Despite attending a relatively well-resourced high school, I spent just six total minutes with a college counselor in four total years. And at a young age, I quickly came to appreciate (though not fully understand) the impact unequal access to information and people in positions of power can have on the college process. As a result, throughout my early career, I intentionally sought out roles that allowed me to facilitate for students those moments of self-reflection and discovery that I missed and longed for in my own application and enrollment experience.
After graduate school, I started working in admission at Tulane University (LA). There I was given the opportunity to serve as the liaison to a number of community-based organizations, including Chicago Scholars—where I work now. I found myself feeling most energized by the college access piece of my job and motivated to enact real change not just on my own campus, but also within the larger postsecondary pathway itself. So, when a position overseeing all college partnerships was created at Chicago Scholars, it was a perfect transition.
What is your favorite part of the job?
I enjoy so much about my job! But my favorite part is probably playing a role in facilitating meaningful connections. I consider myself immensely lucky that in my position, I get to help introduce so many talented students to schools they might not have otherwise considered. Similarly, I love bringing colleges face-to-face with ambitious students that they likely would not get to meet if they stuck to their prescribed, years-old high school visit itineraries. These relationships are transformative, as both the students and the reps realize that paper—college brochures or statistics on an application—can only tell part of the story.

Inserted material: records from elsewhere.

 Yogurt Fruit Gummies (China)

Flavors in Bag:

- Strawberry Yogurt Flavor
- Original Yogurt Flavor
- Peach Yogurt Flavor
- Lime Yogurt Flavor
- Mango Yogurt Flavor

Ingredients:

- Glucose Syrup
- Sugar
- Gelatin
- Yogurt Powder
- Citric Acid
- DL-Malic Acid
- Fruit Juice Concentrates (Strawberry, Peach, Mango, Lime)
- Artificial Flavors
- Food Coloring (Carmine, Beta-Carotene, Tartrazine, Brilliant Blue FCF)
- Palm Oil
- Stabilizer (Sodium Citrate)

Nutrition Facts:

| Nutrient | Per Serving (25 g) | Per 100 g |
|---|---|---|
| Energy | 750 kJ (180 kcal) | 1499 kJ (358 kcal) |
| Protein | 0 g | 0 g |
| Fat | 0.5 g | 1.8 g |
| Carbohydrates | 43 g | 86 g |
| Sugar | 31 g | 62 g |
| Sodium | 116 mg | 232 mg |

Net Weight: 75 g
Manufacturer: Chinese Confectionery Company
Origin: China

How did you get involved with the Community-Based Organizations SIG?
It was pretty simple...by using my voice! I had attended a couple of the meetings at NACAC conferences and connected with the group on social media. When Tracy Kyttle, the former chair, announced she was exiting, I reached out and offered to help. From there, I had a conversation with my fantastic co-chair, Ellen Ridyard, to discuss how we could collaborate and grow the community.
Why is this SIG important to you?
Unfortunately, community-based organizations are still consistently underrepresented at conferences, on counselor advisory boards, at fly-in programs, etc. And when the CBO voice is included in these spaces, there is a tendency to regard it as homogenous, which is not at all the case. I am glad that this SIG can elevate the unique perspectives that make up this growing sector within our profession.
Why should counselors and admission professionals get involved with a NACAC SIG?
Special Interest Groups exemplify those rare places that are free from competitiveness and exist primarily to foster community, promote transparency, and share resources. I also firmly believe that it is vital to have a space that is yours—one separate from “work”—where you can explore struggles, learn about best practices, and find unexpected avenues for collaboration.
What do you think is the biggest challenge facing our profession today?
The system isn’t changing at the same rate or pace as our students need it to. And what's worse is that we are still placing the onus on students to transform their postsecondary institutions, when instead that change must happen from within the universities themselves.
When you aren’t working, what do you like to do?
Meal prepping, talking about meal prepping, spending time with my dog, or analyzing “The Real Housewives” through a feminist theory lens.
If you could be any fictional character, who would it be and why?
Alex Owens from Flashdance, because I like to consider myself well-rounded.